Start of PASSAGE

    1. I don't believe in trolls.

      But maybe that's just a handy veil to unabate intellectual hygiene.
      Please, don't get me wrong: I support attention to unpopular topics. But I don't think a blog like AltRight does that. No; I see them creating pornography for the racist underbelly, in Anglo and Western culture in general, to sneak off to.
      Hardly unpopular.
      Hardly polite.
      Hardly real.

      What good does it do, to pretend that the emperor wears clothes?

  5. You don't believe in trolls? There was one around here a few months back, trying to get my goat by calling me a "Jewess." Unfortunately for him, I was too amused by the sick historical irony of being called a Jew due, apparently, to the sole evidence of my Teutonic surname, to get upset.

    1. Gotta love the originality of certain kinds of folk ...

      But I maintain my disbelief in trolls. It's a label I see all too often any challenge to a popular trend accused of. It's being thrown around in a manner like "witch" was before industrialisation.

      That said,
      I do believe in arseholes.

  6. "It's a label I see all too often any challenge to a popular trend accused of."

    Wh... uh?

  7. The accusation of being a "troll" is often used to stigmatise a line of argumentation that strays too far from majority opinion, in a manner reminiscent of red-baiting in response to off-spectrum ideas
    ... at least, that was the case in the kind of forums I tended to frequent.

    I've come to see its application as a loaded catch-all to brand comments with a veneer of "due" contemptibility.

    (Mind you, I didn't say you used it in that intent; just explaining myself!)

  8. The definition of "troll" that I'm used to is something more akin to "someone saying nasty things anonymously that he may or may not actually mean, just for the fun of pissing off an interlocutor."

    1. This comment has been removed by the author.

    2. *
      Now, that would have 'due contemptibility' (without double speech marks).

      I did not get the impression though, from either author or commenters of AltRight, that the spiteful content on there was intended to 'piss off'.

    3. Bazompora,

      Are you saying that pornography doesn't have value?
End of PASSAGE
**CHECK YOUR UNDERSTANDING:**
a – Write out the stretch of the comment thread about trolls from "But maybe that's" through "Hardly real.".
b – In the comment thread about trolls, why didn't the commenter who was called a "Jewess" get upset?
Start of DATASET CONTENT
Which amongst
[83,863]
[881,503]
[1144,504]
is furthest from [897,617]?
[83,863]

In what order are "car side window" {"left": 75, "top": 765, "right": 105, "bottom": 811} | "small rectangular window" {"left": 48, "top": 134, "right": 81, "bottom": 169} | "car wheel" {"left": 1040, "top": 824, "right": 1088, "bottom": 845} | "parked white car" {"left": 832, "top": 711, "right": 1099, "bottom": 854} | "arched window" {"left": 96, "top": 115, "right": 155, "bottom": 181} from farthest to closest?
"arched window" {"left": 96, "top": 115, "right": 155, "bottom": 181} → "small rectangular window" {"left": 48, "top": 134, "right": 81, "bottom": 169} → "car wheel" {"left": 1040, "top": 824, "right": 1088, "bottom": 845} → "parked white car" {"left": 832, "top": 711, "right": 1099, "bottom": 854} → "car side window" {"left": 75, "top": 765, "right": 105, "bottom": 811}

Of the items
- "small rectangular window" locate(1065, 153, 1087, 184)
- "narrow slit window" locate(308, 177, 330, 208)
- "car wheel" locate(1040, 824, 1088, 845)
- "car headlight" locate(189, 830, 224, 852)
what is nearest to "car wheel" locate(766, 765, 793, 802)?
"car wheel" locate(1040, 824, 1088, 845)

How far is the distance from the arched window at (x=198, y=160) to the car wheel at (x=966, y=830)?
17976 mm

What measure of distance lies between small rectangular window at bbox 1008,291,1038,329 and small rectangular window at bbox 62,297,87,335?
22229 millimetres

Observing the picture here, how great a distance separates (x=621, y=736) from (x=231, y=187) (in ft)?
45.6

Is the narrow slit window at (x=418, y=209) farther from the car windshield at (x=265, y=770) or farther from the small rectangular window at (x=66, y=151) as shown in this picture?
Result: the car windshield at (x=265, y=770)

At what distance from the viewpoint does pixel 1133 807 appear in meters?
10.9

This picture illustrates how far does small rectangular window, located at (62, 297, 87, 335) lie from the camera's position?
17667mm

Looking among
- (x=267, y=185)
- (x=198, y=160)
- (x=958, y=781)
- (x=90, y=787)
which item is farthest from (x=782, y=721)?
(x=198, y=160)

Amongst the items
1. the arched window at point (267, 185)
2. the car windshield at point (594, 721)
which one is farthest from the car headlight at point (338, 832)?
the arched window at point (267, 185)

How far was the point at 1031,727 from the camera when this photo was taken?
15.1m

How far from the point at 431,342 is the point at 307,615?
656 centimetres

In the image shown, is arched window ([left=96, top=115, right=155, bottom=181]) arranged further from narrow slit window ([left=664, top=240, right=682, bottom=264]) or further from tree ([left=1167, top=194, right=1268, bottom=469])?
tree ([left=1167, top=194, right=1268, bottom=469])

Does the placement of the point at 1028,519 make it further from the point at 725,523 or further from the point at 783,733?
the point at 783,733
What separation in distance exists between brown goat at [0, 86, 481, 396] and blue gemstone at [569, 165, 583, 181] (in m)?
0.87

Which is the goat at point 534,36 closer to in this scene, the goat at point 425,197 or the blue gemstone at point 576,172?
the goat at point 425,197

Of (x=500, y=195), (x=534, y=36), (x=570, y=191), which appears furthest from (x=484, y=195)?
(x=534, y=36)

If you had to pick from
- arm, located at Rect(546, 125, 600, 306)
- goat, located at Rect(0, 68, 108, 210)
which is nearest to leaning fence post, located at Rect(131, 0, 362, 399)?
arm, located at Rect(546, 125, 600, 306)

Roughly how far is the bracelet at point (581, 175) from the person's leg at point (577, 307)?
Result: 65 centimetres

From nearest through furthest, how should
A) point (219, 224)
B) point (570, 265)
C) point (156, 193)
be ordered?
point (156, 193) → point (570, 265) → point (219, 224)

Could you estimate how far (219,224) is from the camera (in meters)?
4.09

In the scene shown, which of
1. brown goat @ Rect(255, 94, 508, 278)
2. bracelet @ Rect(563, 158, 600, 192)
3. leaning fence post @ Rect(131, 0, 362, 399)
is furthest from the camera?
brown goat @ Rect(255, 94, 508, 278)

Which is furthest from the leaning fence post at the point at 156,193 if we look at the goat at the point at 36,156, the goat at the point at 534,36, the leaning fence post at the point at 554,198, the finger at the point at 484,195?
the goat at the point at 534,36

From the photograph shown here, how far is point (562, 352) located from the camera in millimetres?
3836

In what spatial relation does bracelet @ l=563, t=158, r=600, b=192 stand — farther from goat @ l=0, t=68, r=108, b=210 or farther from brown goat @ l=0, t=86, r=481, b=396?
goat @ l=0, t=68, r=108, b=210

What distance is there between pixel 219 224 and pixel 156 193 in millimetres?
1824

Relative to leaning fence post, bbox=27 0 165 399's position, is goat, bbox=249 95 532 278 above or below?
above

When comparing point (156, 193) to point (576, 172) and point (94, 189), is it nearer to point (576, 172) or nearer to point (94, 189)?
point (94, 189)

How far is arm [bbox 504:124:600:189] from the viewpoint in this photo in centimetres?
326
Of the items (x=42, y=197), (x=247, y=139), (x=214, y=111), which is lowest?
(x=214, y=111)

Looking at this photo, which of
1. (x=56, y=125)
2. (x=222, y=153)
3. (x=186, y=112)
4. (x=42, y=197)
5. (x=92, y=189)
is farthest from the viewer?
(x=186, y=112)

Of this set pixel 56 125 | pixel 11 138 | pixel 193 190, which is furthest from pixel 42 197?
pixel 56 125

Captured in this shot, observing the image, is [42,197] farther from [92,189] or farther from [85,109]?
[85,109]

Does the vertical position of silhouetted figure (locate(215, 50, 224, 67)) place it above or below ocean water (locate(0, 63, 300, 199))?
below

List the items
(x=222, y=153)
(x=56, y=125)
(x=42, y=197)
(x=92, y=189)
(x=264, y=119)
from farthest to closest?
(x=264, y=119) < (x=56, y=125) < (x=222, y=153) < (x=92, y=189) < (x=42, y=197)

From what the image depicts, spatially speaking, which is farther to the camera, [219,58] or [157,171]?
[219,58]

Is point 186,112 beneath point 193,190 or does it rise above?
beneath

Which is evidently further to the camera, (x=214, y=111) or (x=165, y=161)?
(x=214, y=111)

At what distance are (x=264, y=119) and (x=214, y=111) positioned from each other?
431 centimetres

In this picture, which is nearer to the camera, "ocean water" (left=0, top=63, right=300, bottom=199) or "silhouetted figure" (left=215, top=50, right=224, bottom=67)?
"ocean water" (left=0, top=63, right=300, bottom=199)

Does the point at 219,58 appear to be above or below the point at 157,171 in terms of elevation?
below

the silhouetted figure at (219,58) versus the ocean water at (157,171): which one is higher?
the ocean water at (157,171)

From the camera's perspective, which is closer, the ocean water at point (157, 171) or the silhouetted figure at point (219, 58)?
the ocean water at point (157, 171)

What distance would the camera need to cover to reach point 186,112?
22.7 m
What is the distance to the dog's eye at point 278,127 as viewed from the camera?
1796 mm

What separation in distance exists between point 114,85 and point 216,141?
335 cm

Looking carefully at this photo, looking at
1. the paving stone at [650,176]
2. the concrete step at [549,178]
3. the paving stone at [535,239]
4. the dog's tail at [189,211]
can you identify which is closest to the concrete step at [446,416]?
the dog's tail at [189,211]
End of DATASET CONTENT
**EXPECTED RESPONSES:**
a –
But maybe that's just a handy veil to unabate intellectual hygiene.
      Please, don't get me wrong: I support attention to unpopular topics. But I don't think a blog like AltRight does that. No; I see them creating pornography for the racist underbelly, in Anglo and Western culture in general, to sneak off to.
      Hardly unpopular.
      Hardly polite.
      Hardly real.

b – The commenter was too amused by the sick historical irony of being called a Jew, apparently on the sole evidence of a Teutonic surname.